In fact, you can prove something slightly weaker for the asymmetric setting where losses are in ${[-\gamma, \rho]^N}$, where ${1 \leq \gamma \leq \rho}$. In handwritten notes on the webpage, I show how to use a guarantee for Hedge to get

$\displaystyle \frac{1}{T} \sum_t \langle p^t, \ell^t \rangle \leq (1 - \varepsilon) \frac{1}{T} \sum_t \langle e_i, \ell^t \rangle + \varepsilon \quad \forall i \in [N]$

as long as ${T = \Omega( \frac{\rho \gamma \ln N}{\varepsilon^2})}$. The constants are worse, and there’s a ${(1-\varepsilon)}$ term hitting the “best expert” term, but the analysis is mechanical.

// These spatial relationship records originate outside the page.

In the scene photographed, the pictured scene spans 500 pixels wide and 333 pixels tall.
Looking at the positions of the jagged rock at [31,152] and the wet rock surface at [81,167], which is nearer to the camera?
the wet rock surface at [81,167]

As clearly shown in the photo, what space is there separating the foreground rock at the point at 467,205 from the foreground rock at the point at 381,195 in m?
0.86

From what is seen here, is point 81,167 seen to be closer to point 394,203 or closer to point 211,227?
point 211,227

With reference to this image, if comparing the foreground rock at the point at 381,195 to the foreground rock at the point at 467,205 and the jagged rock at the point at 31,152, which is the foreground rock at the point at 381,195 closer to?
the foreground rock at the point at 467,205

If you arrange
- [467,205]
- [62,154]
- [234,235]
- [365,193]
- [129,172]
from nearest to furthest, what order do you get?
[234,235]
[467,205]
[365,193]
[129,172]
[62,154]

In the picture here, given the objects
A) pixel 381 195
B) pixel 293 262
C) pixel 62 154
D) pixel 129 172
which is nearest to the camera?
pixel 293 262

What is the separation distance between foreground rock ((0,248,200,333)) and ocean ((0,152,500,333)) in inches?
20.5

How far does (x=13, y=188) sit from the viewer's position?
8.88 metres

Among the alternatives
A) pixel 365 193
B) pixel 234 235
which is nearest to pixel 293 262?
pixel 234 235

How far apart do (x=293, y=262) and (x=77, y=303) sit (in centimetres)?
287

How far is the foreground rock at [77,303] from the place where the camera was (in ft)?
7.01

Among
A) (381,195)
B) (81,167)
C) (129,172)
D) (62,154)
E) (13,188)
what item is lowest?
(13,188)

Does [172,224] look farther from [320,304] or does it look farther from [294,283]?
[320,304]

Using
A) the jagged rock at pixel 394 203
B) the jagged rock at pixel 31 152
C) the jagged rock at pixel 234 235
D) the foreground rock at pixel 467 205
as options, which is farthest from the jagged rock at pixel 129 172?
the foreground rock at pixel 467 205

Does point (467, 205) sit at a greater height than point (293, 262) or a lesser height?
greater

You can use this gurantee along with the shortest-path oracle to get an ${O(\frac{F^* \log m}{\varepsilon^{O(1)}})}$-iteration algorithm for ${(1-\varepsilon)}$-approximate maximum flow algorithm, since the gains will be in the range ${[-1, F^*]}$. More details below.

• The max-flow part was fast, here are some more details. We wrote the LP, and plugged it into the multiplicative weights framework. Since we had a constraint for each edge ${e}$, the “average” constraint looked like:

$\displaystyle \sum_e p_e \sum_{P: e \in P} f_P \leq \sum_e p_e \cdot 1 = 1.$

Flipping the summations, we get

$\displaystyle \sum_{P} f_P \sum_{e \in P} p_e \leq 1.$

If we denote ${len(P) = \sum_{e \in P} p_e}$ the optimal solution is to send flow along a shortest path, where the edge lengths are ${p_e}$. We can find this using Dijkstra even though we cannot write the massive LP down. Since the “easy” constraints were ${K = \{ f_P \geq 0, \sum_P f_P = F^*\}}$, we send ${F^*}$ flow along this shortest path. Now we update the probabilities (edge lengths), find another shortest path, push flow, and repeat. At each step the gains will be in the range ${[-1, F^*]}$.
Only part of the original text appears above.